Die Sporthalle in der Straße Am Zollhafen stammt aus den 1920er-Jahren und ist im Jahr 2006 saniert worden. Eigentümerin ist das Wohnungsbauunternehmen SAGA/GWG. Kindertagesstätten nutzen die Halle. Der Polizeisportverein trainiert hier Karate. Die Tischtennis-Betriebssportgruppe des Unternehmens Aurubis hat Trainingszeiten gebucht. Die Schülerfirma versucht auch, die Sporthalle als Kulturzentrum zu vermarkten. Nicht jede Nutzung ist erlaubt: Fußball darf in der Halle nicht gespielt werden. Anfragen für Privatpartys erteilt die Schülerfirma grundsätzlich eine Absage.

Jeder Nutzer, sei es der Polizeisportverein oder eine Softball-Freizeitgruppe, erhält einen Vertrag. Weil die Stadtteilförderung ein Ziel ist, zahlen Gruppen von der Veddel eine ermäßigte Hallenmiete: Zwei Stunden Trainingszeit kosten 25 Euro. Nutzer von außerhalb greifen tiefer in die Tasche und zahlen bis zu 50 Euro für zwei Stunden Hallenzeit.

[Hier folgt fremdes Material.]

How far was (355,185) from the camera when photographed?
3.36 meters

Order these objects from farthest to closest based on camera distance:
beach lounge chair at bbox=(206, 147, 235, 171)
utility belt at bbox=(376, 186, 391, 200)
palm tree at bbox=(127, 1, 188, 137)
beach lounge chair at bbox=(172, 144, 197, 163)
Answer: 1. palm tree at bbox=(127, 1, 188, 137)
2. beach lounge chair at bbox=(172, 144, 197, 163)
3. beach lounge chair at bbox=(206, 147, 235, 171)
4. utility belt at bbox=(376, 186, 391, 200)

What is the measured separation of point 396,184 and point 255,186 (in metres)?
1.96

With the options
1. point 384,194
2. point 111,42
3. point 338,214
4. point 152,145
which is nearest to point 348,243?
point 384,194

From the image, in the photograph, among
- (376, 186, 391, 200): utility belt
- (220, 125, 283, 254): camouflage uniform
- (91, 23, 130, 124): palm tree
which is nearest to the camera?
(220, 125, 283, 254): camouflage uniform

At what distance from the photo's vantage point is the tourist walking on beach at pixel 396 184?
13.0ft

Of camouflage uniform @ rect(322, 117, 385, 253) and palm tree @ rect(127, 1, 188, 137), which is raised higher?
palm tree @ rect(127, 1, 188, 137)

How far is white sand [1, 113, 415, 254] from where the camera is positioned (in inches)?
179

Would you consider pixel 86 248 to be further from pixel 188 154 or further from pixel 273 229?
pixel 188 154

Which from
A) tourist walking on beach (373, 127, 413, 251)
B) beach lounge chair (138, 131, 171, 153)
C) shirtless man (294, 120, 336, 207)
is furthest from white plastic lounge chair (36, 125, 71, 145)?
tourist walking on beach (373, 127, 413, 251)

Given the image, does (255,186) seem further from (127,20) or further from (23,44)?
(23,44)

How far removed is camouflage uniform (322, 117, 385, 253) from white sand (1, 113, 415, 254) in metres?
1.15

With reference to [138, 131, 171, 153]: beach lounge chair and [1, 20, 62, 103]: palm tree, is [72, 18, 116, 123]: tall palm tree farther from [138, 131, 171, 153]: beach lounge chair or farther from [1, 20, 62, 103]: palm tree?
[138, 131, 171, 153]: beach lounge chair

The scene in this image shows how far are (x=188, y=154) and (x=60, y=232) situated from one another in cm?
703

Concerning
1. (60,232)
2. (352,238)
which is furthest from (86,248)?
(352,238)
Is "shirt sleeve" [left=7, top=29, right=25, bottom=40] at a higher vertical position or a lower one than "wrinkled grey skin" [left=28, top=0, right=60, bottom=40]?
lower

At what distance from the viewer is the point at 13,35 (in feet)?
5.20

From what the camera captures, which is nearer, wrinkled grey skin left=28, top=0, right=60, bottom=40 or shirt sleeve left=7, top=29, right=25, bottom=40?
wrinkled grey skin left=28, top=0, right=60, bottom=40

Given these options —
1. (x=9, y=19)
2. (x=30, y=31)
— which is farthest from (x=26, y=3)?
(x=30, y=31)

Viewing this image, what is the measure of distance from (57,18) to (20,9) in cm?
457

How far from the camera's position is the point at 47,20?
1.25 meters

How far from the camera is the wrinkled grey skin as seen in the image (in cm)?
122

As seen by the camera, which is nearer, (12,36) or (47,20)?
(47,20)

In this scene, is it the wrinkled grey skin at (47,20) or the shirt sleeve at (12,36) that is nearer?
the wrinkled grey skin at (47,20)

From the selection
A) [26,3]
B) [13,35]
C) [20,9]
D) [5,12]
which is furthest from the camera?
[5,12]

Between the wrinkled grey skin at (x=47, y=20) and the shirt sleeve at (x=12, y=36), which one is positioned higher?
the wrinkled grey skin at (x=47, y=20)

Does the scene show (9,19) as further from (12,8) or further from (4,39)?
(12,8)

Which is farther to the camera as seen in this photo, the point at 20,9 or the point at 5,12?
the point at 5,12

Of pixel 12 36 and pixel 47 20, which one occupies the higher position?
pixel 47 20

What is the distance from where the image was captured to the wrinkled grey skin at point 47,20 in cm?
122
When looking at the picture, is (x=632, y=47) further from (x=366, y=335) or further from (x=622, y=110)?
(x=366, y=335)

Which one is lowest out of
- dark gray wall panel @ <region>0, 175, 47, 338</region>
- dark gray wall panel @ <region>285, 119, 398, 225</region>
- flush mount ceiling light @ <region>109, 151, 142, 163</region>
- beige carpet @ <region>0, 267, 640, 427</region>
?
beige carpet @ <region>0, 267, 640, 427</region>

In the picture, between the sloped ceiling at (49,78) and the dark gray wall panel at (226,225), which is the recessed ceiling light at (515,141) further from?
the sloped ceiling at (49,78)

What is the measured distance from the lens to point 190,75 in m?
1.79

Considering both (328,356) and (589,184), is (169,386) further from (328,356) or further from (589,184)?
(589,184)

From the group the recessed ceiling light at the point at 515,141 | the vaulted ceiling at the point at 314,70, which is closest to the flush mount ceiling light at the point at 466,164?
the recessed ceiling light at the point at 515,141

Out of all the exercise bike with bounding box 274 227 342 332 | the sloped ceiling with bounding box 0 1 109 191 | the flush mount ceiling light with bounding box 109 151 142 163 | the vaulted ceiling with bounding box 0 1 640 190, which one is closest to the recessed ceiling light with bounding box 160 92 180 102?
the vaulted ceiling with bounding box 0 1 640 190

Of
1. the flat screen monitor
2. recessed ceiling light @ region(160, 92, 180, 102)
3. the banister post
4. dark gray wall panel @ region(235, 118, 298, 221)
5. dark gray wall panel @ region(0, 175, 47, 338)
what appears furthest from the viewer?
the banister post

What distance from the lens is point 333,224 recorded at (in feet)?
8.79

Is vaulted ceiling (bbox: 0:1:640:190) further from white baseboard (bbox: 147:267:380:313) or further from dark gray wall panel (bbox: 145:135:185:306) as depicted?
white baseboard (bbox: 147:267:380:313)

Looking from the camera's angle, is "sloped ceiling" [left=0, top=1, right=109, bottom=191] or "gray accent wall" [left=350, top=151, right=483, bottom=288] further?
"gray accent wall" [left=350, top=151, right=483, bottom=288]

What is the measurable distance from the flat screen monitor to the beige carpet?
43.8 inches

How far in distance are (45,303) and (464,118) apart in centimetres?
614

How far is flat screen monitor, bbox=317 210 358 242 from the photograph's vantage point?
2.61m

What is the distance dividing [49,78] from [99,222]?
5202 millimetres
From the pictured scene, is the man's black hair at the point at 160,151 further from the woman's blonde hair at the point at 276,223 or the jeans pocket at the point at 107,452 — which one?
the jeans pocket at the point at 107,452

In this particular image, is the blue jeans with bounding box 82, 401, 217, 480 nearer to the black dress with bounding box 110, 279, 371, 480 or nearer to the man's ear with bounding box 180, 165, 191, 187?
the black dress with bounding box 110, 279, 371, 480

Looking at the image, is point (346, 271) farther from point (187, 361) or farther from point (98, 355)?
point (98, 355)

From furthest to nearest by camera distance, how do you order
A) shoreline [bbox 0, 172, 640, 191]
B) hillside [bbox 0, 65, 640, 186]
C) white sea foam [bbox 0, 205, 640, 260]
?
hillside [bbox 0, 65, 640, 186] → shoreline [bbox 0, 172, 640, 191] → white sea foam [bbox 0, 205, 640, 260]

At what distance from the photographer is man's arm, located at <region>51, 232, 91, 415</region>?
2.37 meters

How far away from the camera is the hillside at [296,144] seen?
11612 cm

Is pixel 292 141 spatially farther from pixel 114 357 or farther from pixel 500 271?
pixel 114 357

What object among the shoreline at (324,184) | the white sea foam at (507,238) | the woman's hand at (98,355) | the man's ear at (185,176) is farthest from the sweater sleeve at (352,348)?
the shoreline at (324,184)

Bis zu 30.000 Euro habe die Schülerfirma „VeddelErleben“ bisweilen auf dem Konto, sagt Buchhalter Farooq Butt. Die Firma erzielt Einnahmen aus der Vermietung der Halle und aus Zahlungen von Sponsoren. 10.000 Euro erhielt die Schülerfirma der Stadtteilschule Wilhelmsburg im Jahr 2012, als sie für ihre Aktivitäten mit dem Holger-Cassens-Preis ausgezeichnet wurde. Mit einem Teil des Geldes habe die Firma neue Laptops angeschafft, sagt Gülben Ismailoglu, und ein Teil wurde gespendet.